**Text excerpt**
The books we read as children are often simple (and let's face it, silly) but that doesn't mean they aren't powerful pieces of literature. Here are 50 of our favorite books for kids, which are sure to leave you a little bit nostalgic, and—we hope—eager to hit up the children's section at your local library.
1. OWL MOON BY JANE YOLEN AND JOHN SCHOENHERR
This peaceful and beautifully illustrated story is about a father and daughter, and a snowy winter walk. Under a bright moon, the pair encounters all kinds of nighttime creatures, but seek one in particular: the great horned owl. Yolen herself described the work perfectly as "... gentle yet adventurous, quiet yet full of sound".
"On Thursday, when Imogene woke up, she found she had grown antlers." Thus begins David Small's whimsical tale about a little girl, a seemingly big problem, and the many surprising joys that result.
3. WE'RE GOING ON A BEAR HUNT BY MICHAEL ROSEN AND HELEN OXENBURY
This sing-songy story of a father and his kids going on a "bear hunt" has suspense, mirth, lots of gorgeous watercolor illustrations, and—as you might have guessed—is less about hunting bears and more about the joys of family adventures.
4. LITTLE CRITTER SERIES BY MERCER MAYER
The ongoing adventures of Little Critter, first published in 1977, chronicle the many universal experiences (and emotions) of childhood. From When I Grow Up to The New Baby to I Was So Mad, author and illustrator Mercer Mayer turns the complex experience of growing up into simple, enduring, and endlessly enjoyable little stories.
5. THE SNOWY DAY BY EZRA JACK KEATS
Keats' 1962 work won the Caldecott Medal and is regularly regarded as a masterwork in children's literature, but even those accolades don't do justice to the story's poetic beauty. It follows a young boy named Peter as he navigates a winter wonderland, and is as magical as the actual experience of venturing out after a fresh snowfall.

**To do**
• A. List every row that contains the string "last", copying each one in full. Case counts.
• B. Extend the article on favorite children's books, picking up after its final sentence.

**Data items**
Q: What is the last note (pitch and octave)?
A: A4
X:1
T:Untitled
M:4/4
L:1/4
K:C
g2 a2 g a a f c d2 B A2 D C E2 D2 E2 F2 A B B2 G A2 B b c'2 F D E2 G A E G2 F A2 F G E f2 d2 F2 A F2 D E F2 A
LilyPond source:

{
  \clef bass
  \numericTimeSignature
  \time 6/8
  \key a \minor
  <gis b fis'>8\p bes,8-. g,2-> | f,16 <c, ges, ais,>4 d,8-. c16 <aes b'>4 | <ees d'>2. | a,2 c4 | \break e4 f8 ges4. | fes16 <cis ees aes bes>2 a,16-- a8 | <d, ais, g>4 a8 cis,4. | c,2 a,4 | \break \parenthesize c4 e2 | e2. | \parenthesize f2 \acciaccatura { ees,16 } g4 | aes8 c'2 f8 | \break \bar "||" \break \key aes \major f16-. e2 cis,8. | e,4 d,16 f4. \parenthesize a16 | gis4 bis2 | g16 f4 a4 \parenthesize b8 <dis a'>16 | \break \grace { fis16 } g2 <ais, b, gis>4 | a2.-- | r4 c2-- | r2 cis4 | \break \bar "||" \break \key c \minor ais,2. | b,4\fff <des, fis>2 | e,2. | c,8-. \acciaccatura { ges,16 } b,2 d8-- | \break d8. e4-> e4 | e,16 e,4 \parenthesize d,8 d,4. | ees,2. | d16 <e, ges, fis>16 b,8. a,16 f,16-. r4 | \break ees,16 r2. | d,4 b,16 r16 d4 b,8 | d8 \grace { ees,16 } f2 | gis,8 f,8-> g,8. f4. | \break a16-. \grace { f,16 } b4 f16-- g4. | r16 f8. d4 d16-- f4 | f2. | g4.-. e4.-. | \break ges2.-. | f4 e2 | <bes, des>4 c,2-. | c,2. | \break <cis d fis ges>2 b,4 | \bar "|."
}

**Results for the exercise**
• A.
Q: What is the last note (pitch and octave)?

• B.
6. TAR BEACH BY FAITH RINGGOLD
Non-city dwellers might not be familiar with the term "tar beach"—which describes the blacktop roofs at the top of many urban buildings. While they might not sound like the ideal setting for a kid's book, just picture a hot summer night, a sky full of stars, and a city full of lights, and you'll start to understand the undeniable charm of this beautiful story.
7. BILL AND PETE BY TOMIE DEPAOLA
A crocodile named Bill lives on the Nile with his best friend Pete, who is a bird and also his toothbrush. What more could you ask for in a children’s book? The Tomie dePaola series follows the duo as they experience crocodile school together and find themselves in deep water, so to speak, with the aptly named villain from Cairo: “Bad Guy.” Bill and Pete is complete with vibrant illustrations and a hidden world geography lesson.
8. MISS NELSON IS MISSING! BY HARRY ALLARD AND JAMES MARSHALL
Every grade schooler’s dreams and nightmares coalesce in this classic prank tale of a teacher at wit’s end with her rowdy students. Mrs. Nelson returns to school one day in disguise as the wicked, no-nonsense substitute “Miss Viola Swamp.” The slow, cinematic reveal that follows is glorious. Mischievous students will know better than to launch spitballs at the ceiling after reading this book—a takeaway we’re sure teachers everywhere are grateful for.
9. FROG AND TOAD BY ARNOLD LOBEL
Arnold Lobel creates a whimsical world in which two best buds, a frog and a toad, navigate life’s changing seasons together (sometimes while atop a tandem bike). The four-part series never shies away from exploring darker areas of life: Topics like loneliness, depression, and self-doubt aren’t exactly ripe for children’s literature, but in Lobel’s hands they become effective teaching moments. He reminds us that our friends will help us to weather these storms.
10. WHERE THE SIDEWALK ENDS BY SHEL SILVERSTEIN
“If you are a dreamer, come in,” begins Shel Silverstein’s 1974 book of highly imaginative children’s poems. Where the Sidewalk Ends introduces early readers to poetry’s infinite possibilities, running the gamut from throwaway gags (“Carrots”) to the deeply profound (“Listen to the Mustn’ts").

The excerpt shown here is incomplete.